Der berühmte Kanonist von Bologna, Huguccio von Pisa, der einen Innozenz III. im kanonischen Recht unterweisen durfte, statuiert zum Dekrete Gratians, daß auch die Franzosen und Engländer und „die anderen ultramontanen Nationen“ durch römisches Recht gebunden seien, weil sie dem römischen Reiche unterworfen seien, oder sein sollten. Er kennt nur den Kaiser und unter ihm in den Provinzen nur Könige. Hier taucht der Begriff des Provinzkönigs, des kleinen oder, wie Walther von der Vogelweide sagt, des armen Königs auf. Dem römischen Recht entstammte demnach jener herabsetzende Titel, den Friedrich I. gern anwandte, und den sein Kanzler Reinald noch zum „Königlein“ vergröberte. Was Wunder, wenn darob der Engländer Johannes von Salisbury zornig ausrief: „Wer hat die Deutschen zu Richtern der Völker gemacht? Wer hat den dummen, wütenden Menschen die Macht gegeben, daß sie nach Willkür neue Fürsten setzen über die Häupter der Menschenkinder?“ Über seinen Versuch hinaus, die kleinen Könige Europas mit hochfahrenden Worten vor der Öffentlichkeit herabzusetzen, um seine abendländische Führerstellung dadurch offenbar zu machen, ist Friedrich I. nicht gegangen. Ein Glücksfall: die Gefangennahme des englischen Königs Richard Löwenherz führte später seinen Sohn Heinrich VI., der „die Könige der Provinzen“ zu Lehnsleuten herabzudrücken trachtete, diesem Ziele scheinbar eine kurze Weile näher. Dem zur selbstbewußten Kraft erstarkten nationalen Trieb gehörte aber doch die Zukunft, mochten auch da und dort die im letzten Grunde immer noch feudalen Machtansprüche dieser beiden Staufer sich vorübergehend durchsetzen. Ein Friedrich II. hat den gewaltigen Wandel der abendländischen Staatenwelt erkannt und die Folgerungen aus dieser Erkenntnis gezogen.

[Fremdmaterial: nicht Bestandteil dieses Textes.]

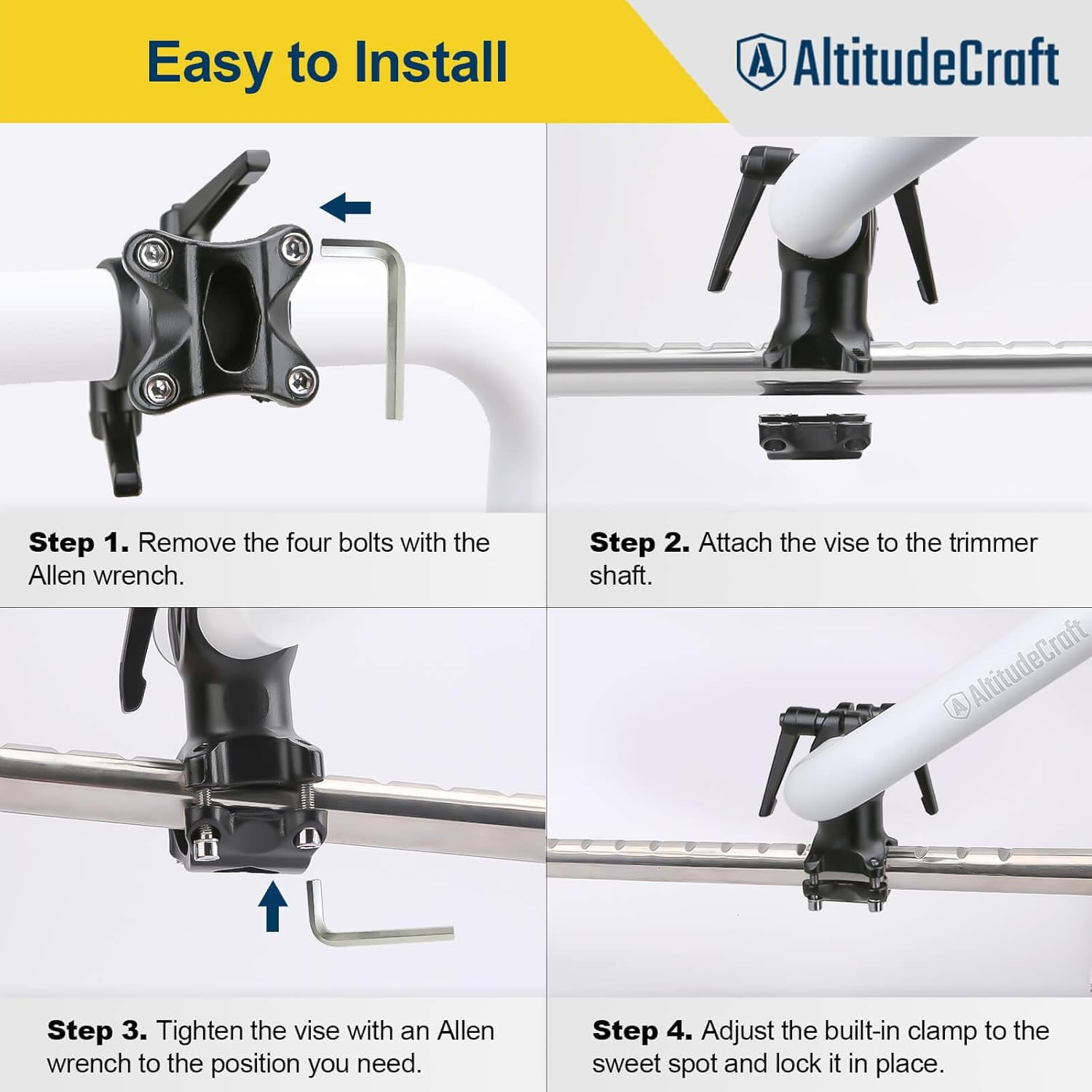 Easy to Install

AltitudeCraft

Step 1. Remove the four bolts with the Allen wrench.

Step 2. Attach the vise to the trimmer shaft.

AltitudeCraft

Step 3. Tighten the vise with an Allen wrench to the position you need.

Step 4. Adjust the built-in clamp to the sweet spot and lock it in place.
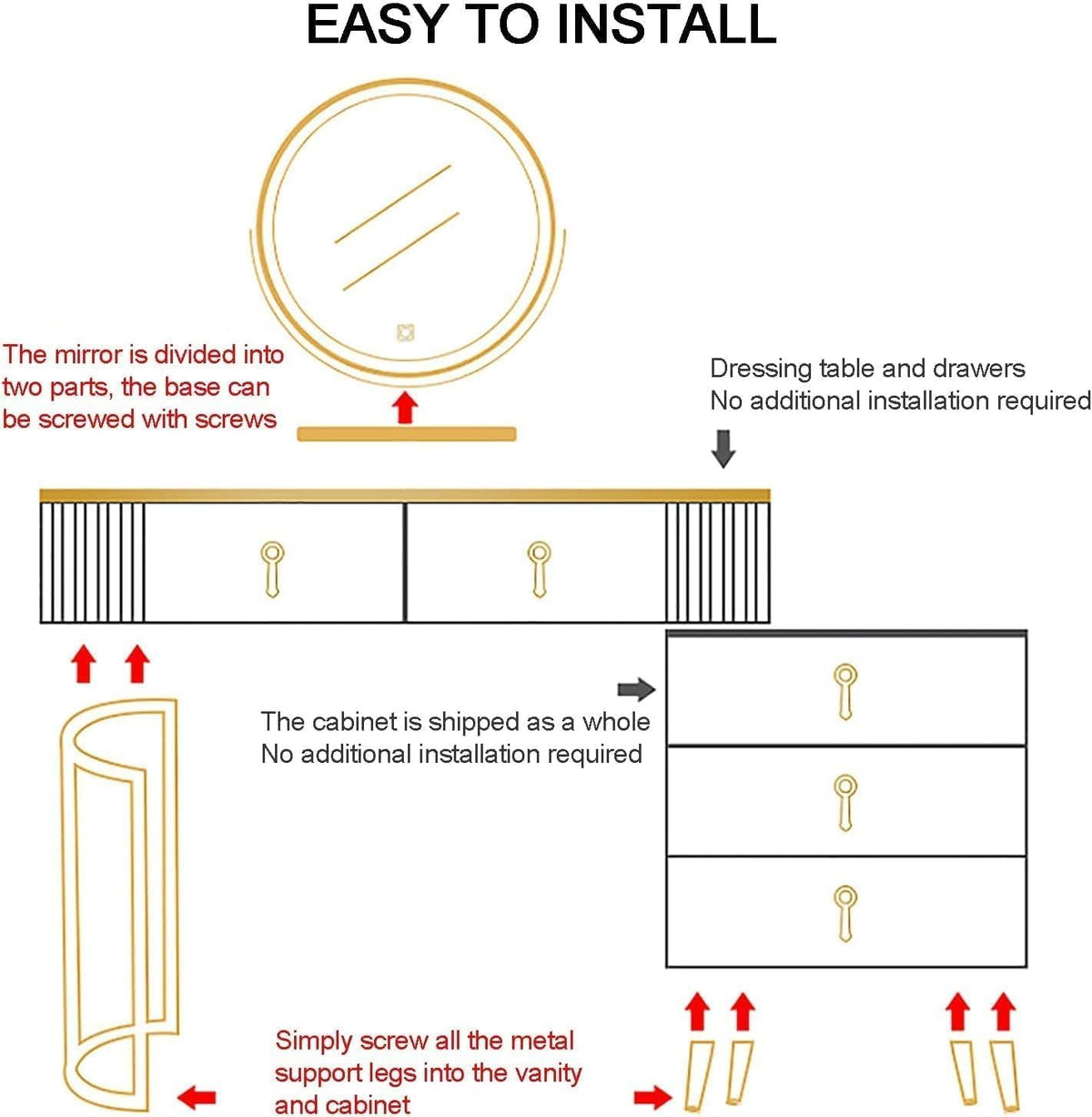 EASY TO INSTALL

The mirror is divided into two parts, the base can be screwed with screws

Dressing table and drawers
No additional installation required

The cabinet is shipped as a whole
No additional installation required

Simply screw all the metal support legs into the vanity and cabinet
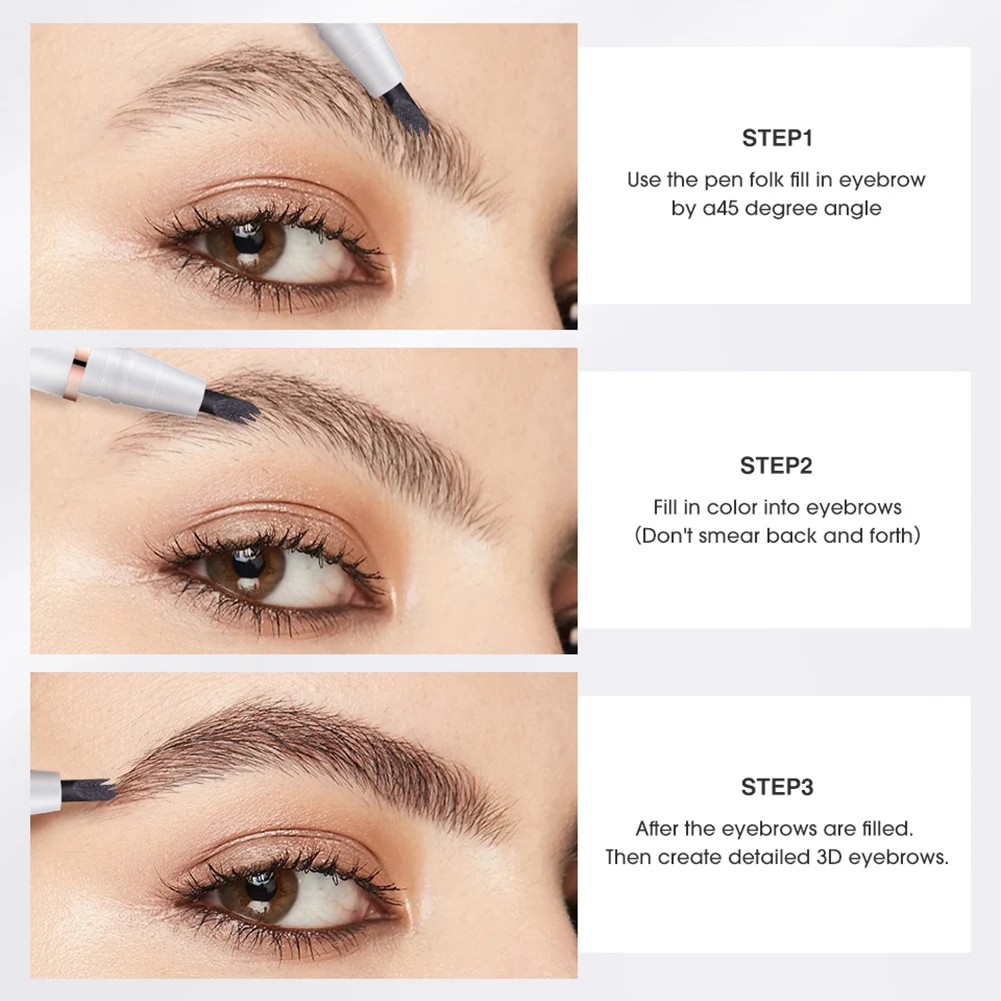 STEP1

Use the pen folk fill in eyebrow by a45 degree angle

STEP2

Fill in color into eyebrows (Don't smear back and forth)

STEP3

After the eyebrows are filled. Then create detailed 3D eyebrows.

Diese universelle Politik Friedrichs I. und Heinrichs VI. ist durchaus mittelalterlich, mittelalterlich ist auch ihr Streben, ein wahrhaftes Weltreich aufzurichten. Nach wie vor übernimmt ein Chronist vom anderen die Lehre von dem römischen Reiche als dem letzten Weltreiche Daniels. Die wirkliche geschichtliche Entwicklung entsprach natürlich den tatsächlichen Verhältnissen. Sie wurde von der gottesstaatlichen Idee höchstens hier gefördert, dort gestört und gehemmt. Niemals aber hatte vor den Staufern ein Herrscher ernstlich daran gedacht, sich die umwohnenden „kleinen Könige“ alle dauernd zu unterwerfen oder gar die Grenzen des Abendlandes in seinem Herrschaftsstreben hinter sich zu lassen. Grundsätzlich neu war die Forderung Friedrichs I., daß ihm nicht nur die Provinzkönige des Westens, sondern auch der byzantinische Kaiser untertan sein müßten. Dem Hunger des sechsten Heinrich nach Macht waren auch die fernen Gebiete Syriens und Nordafrikas nicht mehr zu weit. – Grundsätzlich neu an der Reichsidee der Staufer war auch die von Friedrich I. eingeleitete, von Heinrich VI.